- Objectif fixé 1
Reprenez le passage de l'extrait sur l'exposition de Memphis qui commence à « En octobre dernier, j’ai » et se termine à « pendant le conflit. », en substituant « dessinateur » à « caricaturiste ».

- Extrait à lire
==========

From the Marne to the Rhine 2

Alice à Memphis

 

En octobre dernier, j’ai eu le plaisir de me rendre à la Dixon Gallery de Memphis, ville d’origine du King Elvis Presley, située dans l'état du Tennessee (Etats-Unis) sur les flancs du fleuve Mississippi, pour présenter l’exposition dont je suis commissaire invitée : De la Marne au Rhin, Jean-Louis Forain (1952-1931) et la Première Guerre Mondiale. Le musée privé des Beaux-Arts "The Dixon Gallery", qui abrite la plus importante collection d’œuvres de Jean-Louis Forain aux Etats Unis, a décidé de fêter le centenaire de l’armistice avec une exposition des dessins de presse publiés par le caricaturiste pendant le conflit.

==========

- Objectif fixé 2
Affichez chaque ligne des enregistrements où figure le mot « shrub ». La casse compte.

- Données d'entrée
==========

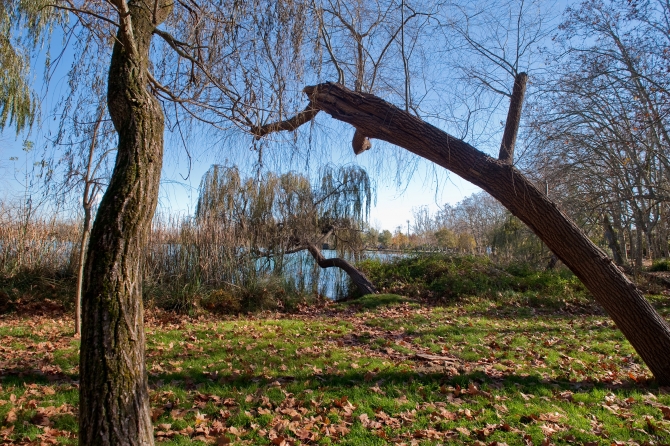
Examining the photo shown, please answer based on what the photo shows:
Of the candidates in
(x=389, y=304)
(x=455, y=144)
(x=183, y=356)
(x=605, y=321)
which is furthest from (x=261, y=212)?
(x=605, y=321)

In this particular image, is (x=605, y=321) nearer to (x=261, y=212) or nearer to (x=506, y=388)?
(x=506, y=388)

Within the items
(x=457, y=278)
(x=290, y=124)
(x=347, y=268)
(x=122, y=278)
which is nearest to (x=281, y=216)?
(x=347, y=268)

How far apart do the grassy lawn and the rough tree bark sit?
3.53 ft

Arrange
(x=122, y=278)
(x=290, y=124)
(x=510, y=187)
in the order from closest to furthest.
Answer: (x=122, y=278) < (x=290, y=124) < (x=510, y=187)

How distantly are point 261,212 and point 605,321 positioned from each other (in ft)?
30.9

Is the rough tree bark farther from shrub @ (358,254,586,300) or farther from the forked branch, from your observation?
shrub @ (358,254,586,300)

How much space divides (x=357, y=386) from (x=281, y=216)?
937 cm

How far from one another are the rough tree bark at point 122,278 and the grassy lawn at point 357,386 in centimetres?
108

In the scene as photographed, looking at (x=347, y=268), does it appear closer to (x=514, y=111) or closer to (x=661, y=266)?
(x=514, y=111)

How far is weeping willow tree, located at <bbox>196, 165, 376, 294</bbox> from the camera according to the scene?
448 inches

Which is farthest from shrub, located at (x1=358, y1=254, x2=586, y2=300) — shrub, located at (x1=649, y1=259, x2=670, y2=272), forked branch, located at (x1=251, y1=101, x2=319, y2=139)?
forked branch, located at (x1=251, y1=101, x2=319, y2=139)

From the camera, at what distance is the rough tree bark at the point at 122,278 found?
2328 millimetres

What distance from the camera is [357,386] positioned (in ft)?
14.6

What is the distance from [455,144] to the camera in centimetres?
525
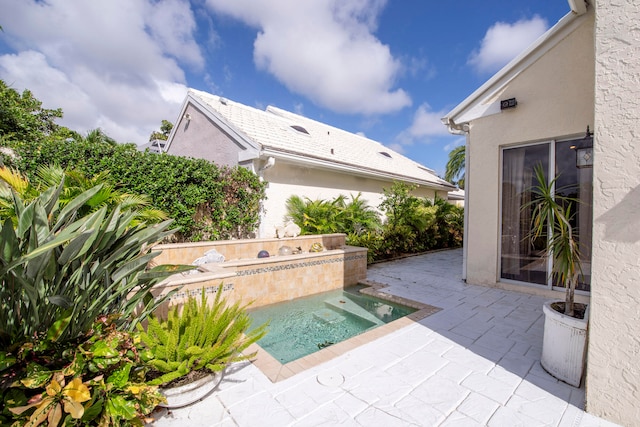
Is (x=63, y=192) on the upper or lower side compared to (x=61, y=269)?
upper

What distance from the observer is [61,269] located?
8.13 feet

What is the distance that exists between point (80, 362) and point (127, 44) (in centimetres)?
1733

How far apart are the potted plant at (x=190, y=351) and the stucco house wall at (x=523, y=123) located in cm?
768

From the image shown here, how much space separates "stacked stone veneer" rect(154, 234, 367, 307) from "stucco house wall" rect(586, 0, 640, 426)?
564 cm

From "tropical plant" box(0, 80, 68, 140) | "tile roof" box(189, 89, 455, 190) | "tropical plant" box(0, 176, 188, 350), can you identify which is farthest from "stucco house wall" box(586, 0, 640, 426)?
"tropical plant" box(0, 80, 68, 140)

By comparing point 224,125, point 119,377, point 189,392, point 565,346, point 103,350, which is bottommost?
point 189,392

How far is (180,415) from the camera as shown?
312 cm

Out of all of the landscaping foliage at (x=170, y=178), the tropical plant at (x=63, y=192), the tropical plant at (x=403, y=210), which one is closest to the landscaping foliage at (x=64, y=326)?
the tropical plant at (x=63, y=192)

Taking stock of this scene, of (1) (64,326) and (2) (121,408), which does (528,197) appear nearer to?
(2) (121,408)

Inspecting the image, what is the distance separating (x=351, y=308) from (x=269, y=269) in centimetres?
240

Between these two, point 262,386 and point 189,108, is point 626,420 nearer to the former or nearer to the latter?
point 262,386

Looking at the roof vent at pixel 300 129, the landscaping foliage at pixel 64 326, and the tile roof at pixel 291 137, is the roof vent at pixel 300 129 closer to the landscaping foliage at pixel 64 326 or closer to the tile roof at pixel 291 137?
the tile roof at pixel 291 137

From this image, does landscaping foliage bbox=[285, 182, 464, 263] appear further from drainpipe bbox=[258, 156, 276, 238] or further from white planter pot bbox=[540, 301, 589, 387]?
white planter pot bbox=[540, 301, 589, 387]

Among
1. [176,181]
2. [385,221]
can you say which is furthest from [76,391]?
[385,221]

==========

- Réponse attendue 1
En octobre dernier, j’ai eu le plaisir de me rendre à la Dixon Gallery de Memphis, ville d’origine du King Elvis Presley, située dans l'état du Tennessee (Etats-Unis) sur les flancs du fleuve Mississippi, pour présenter l’exposition dont je suis commissaire invitée : De la Marne au Rhin, Jean-Louis Forain (1952-1931) et la Première Guerre Mondiale. Le musée privé des Beaux-Arts "The Dixon Gallery", qui abrite la plus importante collection d’œuvres de Jean-Louis Forain aux Etats Unis, a décidé de fêter le centenaire de l’armistice avec une exposition des dessins de presse publiés par le dessinateur pendant le conflit.

- Réponse attendue 2
Is the rough tree bark farther from shrub @ (358,254,586,300) or farther from the forked branch, from your observation?
shrub @ (358,254,586,300)
Which is farthest from shrub, located at (x1=358, y1=254, x2=586, y2=300) — shrub, located at (x1=649, y1=259, x2=670, y2=272), forked branch, located at (x1=251, y1=101, x2=319, y2=139)?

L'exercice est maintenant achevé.